━━━ SEÇÃO DE TEXTO ━━━

Após anos de impasse, Lula finalmente tira do papel programa que promete reduzir uso de agrotóxicos no país

Após anos de impasse, Lula finalmente tira do papel programa que promete reduzir uso de agrotóxicos no país

Criado ainda no governo Dilma, o Pronara só ganhou força agora com a assinatura de Lula, após disputas entre ministérios e pressão por um modelo agrícola menos envenenado

Depois de anos engavetado e alvo de disputa entre diferentes alas do governo, o Programa Nacional de Redução de Agrotóxicos (Pronara) finalmente saiu do papel. O presidente Luiz Inácio Lula da Silva assinou nesta segunda-feira (30) o decreto que oficializa a criação do programa, que busca reduzir o uso de substâncias químicas nas lavouras brasileiras e incentivar práticas agrícolas mais sustentáveis.

O Pronara foi concebido ainda no governo da ex-presidente Dilma Rousseff, mas nunca chegou a ser implantado de fato. Ao longo do último ano, o tema foi motivo de embates entre o Ministério do Desenvolvimento Agrário (MDA), defensor da proposta, e o Ministério da Agricultura, que adotava uma posição mais cautelosa — ou resistente. Diante da falta de consenso, coube ao próprio Lula bater o martelo.

Com o decreto, o governo federal se compromete a promover políticas públicas que estimulem uma produção de alimentos com menos veneno, mais segurança alimentar e respeito ao meio ambiente. É uma resposta simbólica e prática ao modelo do agronegócio altamente dependente de agrotóxicos, que domina grande parte do país.

A assinatura do decreto representa não apenas o início oficial do Pronara, mas também um gesto político de Lula em direção a movimentos sociais do campo, ambientalistas e setores da agricultura familiar — todos eles pressionavam pela ativação do programa. Agora, com a caneta presidencial, o que estava travado por interesses e disputas internas volta a ter fôlego para tentar transformar, mesmo que aos poucos, a realidade do campo brasileiro.

━━━ ENTRADAS FORNECIDAS ━━━

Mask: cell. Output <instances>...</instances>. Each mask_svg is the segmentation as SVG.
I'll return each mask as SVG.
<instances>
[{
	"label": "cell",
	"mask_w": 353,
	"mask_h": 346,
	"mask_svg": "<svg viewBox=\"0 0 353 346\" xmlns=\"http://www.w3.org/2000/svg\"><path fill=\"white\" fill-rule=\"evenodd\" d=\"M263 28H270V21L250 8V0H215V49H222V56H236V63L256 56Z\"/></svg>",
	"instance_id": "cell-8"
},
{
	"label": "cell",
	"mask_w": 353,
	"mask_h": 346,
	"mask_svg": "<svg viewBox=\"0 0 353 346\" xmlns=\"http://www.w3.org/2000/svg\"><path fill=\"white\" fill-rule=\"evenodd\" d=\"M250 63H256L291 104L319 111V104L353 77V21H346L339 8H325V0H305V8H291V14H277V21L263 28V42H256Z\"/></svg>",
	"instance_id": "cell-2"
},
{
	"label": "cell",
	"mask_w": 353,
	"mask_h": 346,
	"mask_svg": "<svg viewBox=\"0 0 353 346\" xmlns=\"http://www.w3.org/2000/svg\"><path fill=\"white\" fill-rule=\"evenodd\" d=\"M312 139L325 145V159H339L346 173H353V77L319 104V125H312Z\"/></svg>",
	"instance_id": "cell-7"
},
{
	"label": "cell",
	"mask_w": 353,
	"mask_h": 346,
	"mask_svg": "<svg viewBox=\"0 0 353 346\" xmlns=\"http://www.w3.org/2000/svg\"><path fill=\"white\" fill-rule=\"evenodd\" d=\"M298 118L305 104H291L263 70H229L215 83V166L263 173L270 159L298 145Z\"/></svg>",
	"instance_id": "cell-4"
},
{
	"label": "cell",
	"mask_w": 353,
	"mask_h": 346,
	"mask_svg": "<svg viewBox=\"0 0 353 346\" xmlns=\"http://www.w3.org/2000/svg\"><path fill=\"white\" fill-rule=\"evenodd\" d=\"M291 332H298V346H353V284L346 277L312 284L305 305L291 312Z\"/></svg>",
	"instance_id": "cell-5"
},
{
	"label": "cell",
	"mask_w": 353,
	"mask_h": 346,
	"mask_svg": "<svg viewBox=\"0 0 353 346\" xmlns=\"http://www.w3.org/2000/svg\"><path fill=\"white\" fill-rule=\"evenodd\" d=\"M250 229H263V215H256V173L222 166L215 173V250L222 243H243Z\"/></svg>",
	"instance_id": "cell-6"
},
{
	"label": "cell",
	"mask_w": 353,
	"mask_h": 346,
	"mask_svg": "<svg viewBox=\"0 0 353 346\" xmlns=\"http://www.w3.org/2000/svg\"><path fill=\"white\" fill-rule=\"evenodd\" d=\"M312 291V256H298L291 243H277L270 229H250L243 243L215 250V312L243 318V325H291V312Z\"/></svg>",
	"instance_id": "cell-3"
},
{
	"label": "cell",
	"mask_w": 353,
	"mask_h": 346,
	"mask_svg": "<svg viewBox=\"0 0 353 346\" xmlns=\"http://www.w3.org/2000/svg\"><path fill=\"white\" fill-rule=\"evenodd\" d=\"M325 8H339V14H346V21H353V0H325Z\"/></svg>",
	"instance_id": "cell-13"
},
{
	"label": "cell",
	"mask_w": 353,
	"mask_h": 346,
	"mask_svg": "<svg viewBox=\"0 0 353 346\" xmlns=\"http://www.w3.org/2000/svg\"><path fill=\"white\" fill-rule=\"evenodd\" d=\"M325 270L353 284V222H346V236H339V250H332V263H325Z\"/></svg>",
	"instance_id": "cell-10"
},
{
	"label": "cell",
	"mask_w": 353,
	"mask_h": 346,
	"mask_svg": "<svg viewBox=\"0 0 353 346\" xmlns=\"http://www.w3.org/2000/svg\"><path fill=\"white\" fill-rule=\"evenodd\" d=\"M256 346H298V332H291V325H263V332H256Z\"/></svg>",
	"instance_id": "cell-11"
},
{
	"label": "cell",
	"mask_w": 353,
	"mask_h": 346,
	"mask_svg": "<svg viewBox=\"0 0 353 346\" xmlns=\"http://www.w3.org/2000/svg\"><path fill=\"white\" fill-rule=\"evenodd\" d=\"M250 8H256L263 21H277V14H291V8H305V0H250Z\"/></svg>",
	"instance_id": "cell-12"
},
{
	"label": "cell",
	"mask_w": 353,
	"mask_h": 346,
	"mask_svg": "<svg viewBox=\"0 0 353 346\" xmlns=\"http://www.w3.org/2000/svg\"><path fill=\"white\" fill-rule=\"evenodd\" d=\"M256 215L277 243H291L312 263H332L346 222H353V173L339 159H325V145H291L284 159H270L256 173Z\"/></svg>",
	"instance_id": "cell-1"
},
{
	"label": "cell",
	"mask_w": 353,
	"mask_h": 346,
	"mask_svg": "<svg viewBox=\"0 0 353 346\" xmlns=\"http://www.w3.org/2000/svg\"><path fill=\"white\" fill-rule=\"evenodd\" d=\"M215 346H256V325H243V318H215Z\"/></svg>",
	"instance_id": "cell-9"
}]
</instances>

━━━

## ATIVIDADE 1:
Responda com base no texto sobre o Pronara:
(a) Em qual governo o programa foi concebido?
(b) Que ministério defendia a proposta e qual adotava uma posição mais cautelosa?
(c) Em que dia o presidente assinou o decreto?
## ATIVIDADE 2:
Segundo o texto sobre o Pronara, por que coube ao próprio Lula decidir sobre o programa?

## RESULTADO DO EXERCÍCIO 1:
(a) No governo da ex-presidente Dilma Rousseff.
(b) O Ministério do Desenvolvimento Agrário (MDA) defendia a proposta, e o Ministério da Agricultura adotava uma posição mais cautelosa.
(c) Na segunda-feira (30).

## RESULTADO DO EXERCÍCIO 2:
Porque o tema gerou embates entre o Ministério do Desenvolvimento Agrário, que defendia a proposta, e o Ministério da Agricultura, que era mais cauteloso. Diante da falta de consenso entre eles, a decisão ficou com o presidente.